- **Information provided**:
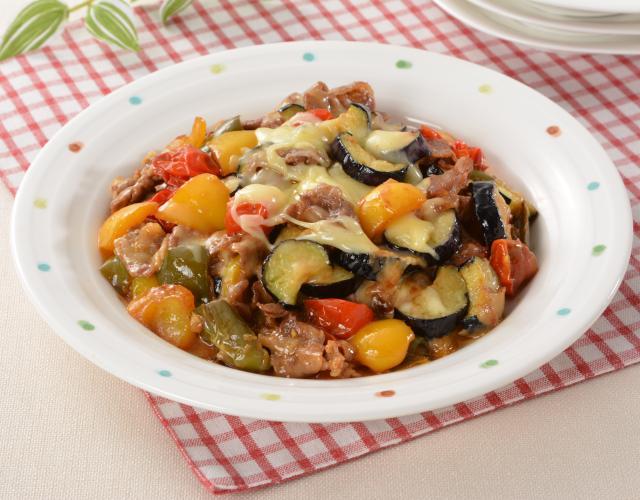 豚肉と野菜のチーズとろーりソース炒め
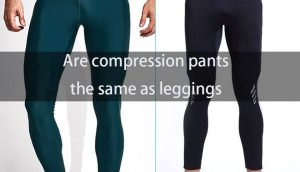 Are compression pants the same as leggings?
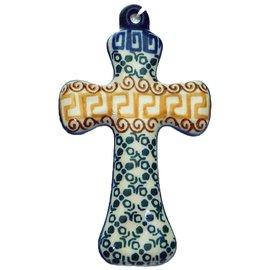 Ceramika Artystyczna Cross Size 2 Autumn
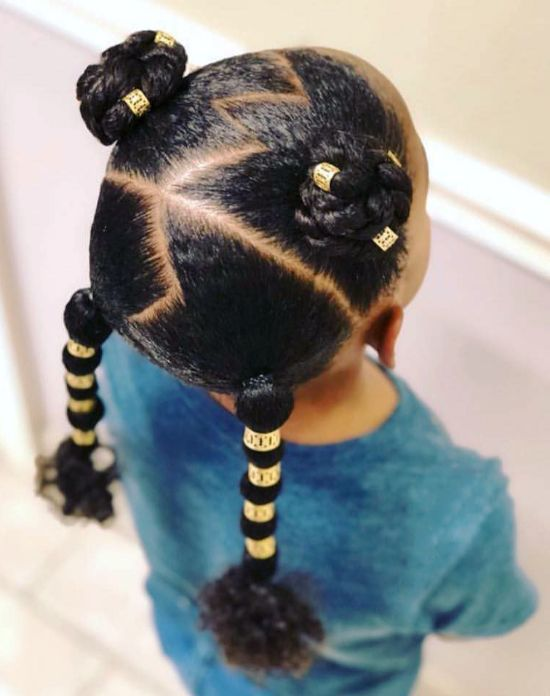 Can You Ignore These 75 Black Kids Braided Hairstyles Curly Craze
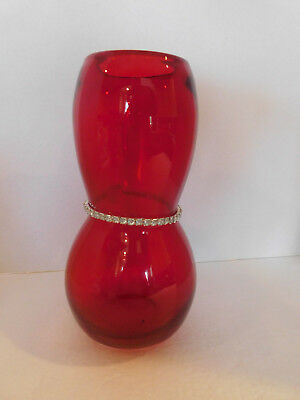 """Vintage Style Ruby Red Round Tapered Glass Vase w Rhinestones & Heart 9"""" Tall"""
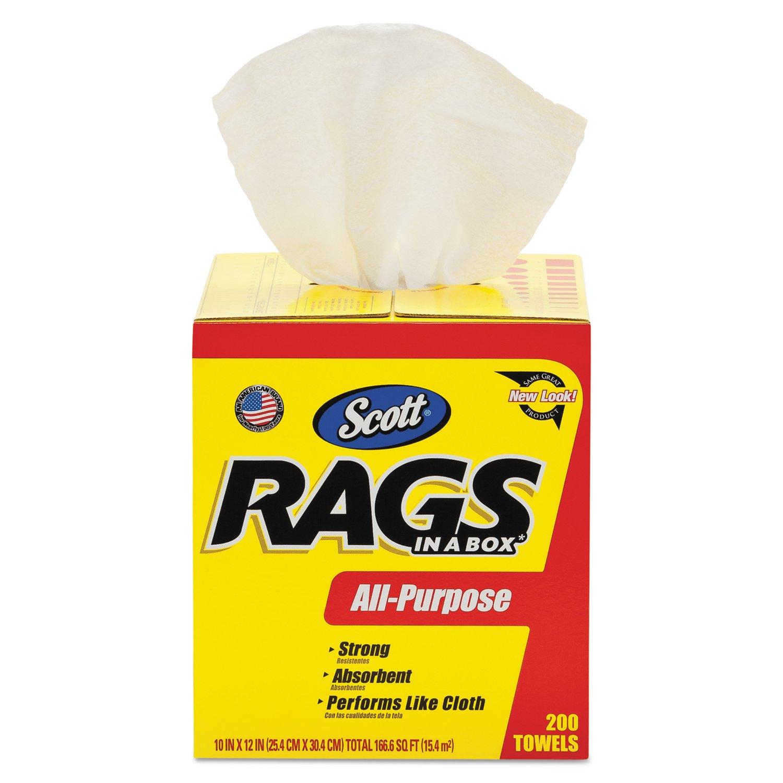 Scott Rags In A Box (75260), White, 200 Shop Towels per box, 1 case of 8 boxes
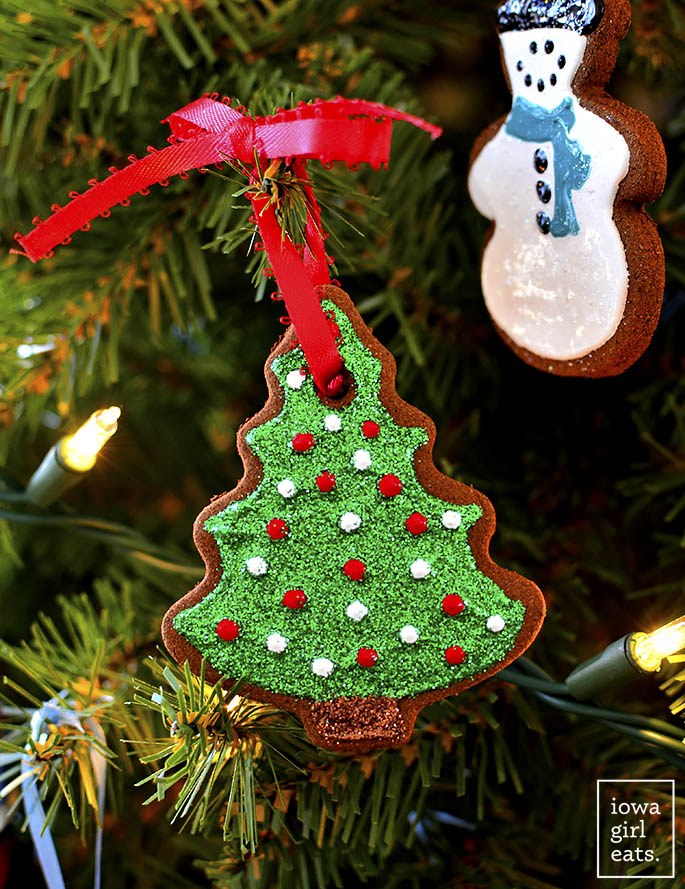 Easy Cinnamon Ornaments christmas tree cut out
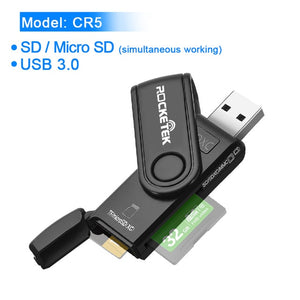 Rocketek usb 3.0 multi Smart memory card reader OTG type c adapter mini cardreader for micro SD/TF/CF/MS microsd computer Laptop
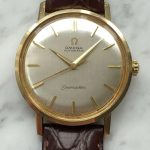 a2897 omega seamaster solid gold (6)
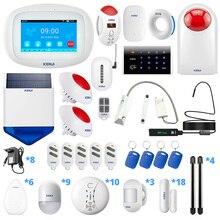 KERUI sistema de alarma para el hogar Sensor de amplificación de señal WiFi K52 GSM, conexión inalámbrica, sistema de alarma para el hogar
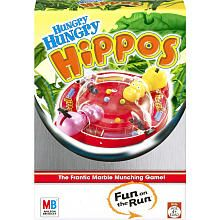 Hungry Hungry Hippos Travel - game pieces are contained in a dome so little sister won't eat them!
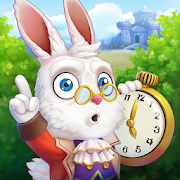 WonderMatch\u2122-Match-3 Puzzle Alice's Adventure 2020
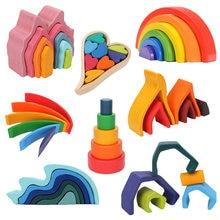 Blocos de madeira do arco-íris empilhamento de madeira brinquedos grims arco-íris blocos de construção de madeira crianças montessori brinquedo educacional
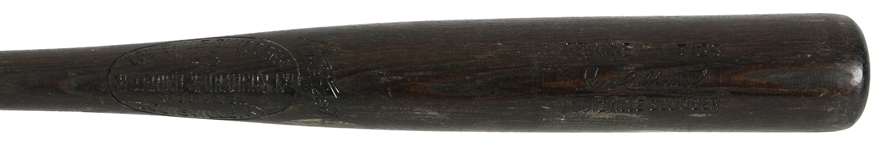 1977 Derrel Thomas San Francisco Giants H&B Louisville Slugger Professional Model Game Used Bat (MEARS LOA)
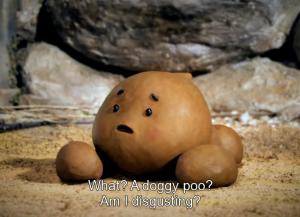 Doggie Poo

- **Problem**:
Set down exactly the lines between the one with "Can You Ignore" and the last line of the material above, both included, but none of the pictures.

- **Exercise response**:
 Can You Ignore These 75 Black Kids Braided Hairstyles Curly Craze
 """Vintage Style Ruby Red Round Tapered Glass Vase w Rhinestones & Heart 9"""" Tall"""
 Scott Rags In A Box (75260), White, 200 Shop Towels per box, 1 case of 8 boxes
 Easy Cinnamon Ornaments christmas tree cut out
 Rocketek usb 3.0 multi Smart memory card reader OTG type c adapter mini cardreader for micro SD/TF/CF/MS microsd computer Laptop
 a2897 omega seamaster solid gold (6)
 KERUI sistema de alarma para el hogar Sensor de amplificación de señal WiFi K52 GSM, conexión inalámbrica, sistema de alarma para el hogar
 Hungry Hungry Hippos Travel - game pieces are contained in a dome so little sister won't eat them!
 WonderMatch\u2122-Match-3 Puzzle Alice's Adventure 2020
 Blocos de madeira do arco-íris empilhamento de madeira brinquedos grims arco-íris blocos de construção de madeira crianças montessori brinquedo educacional
 1977 Derrel Thomas San Francisco Giants H&B Louisville Slugger Professional Model Game Used Bat (MEARS LOA)
 Doggie Poo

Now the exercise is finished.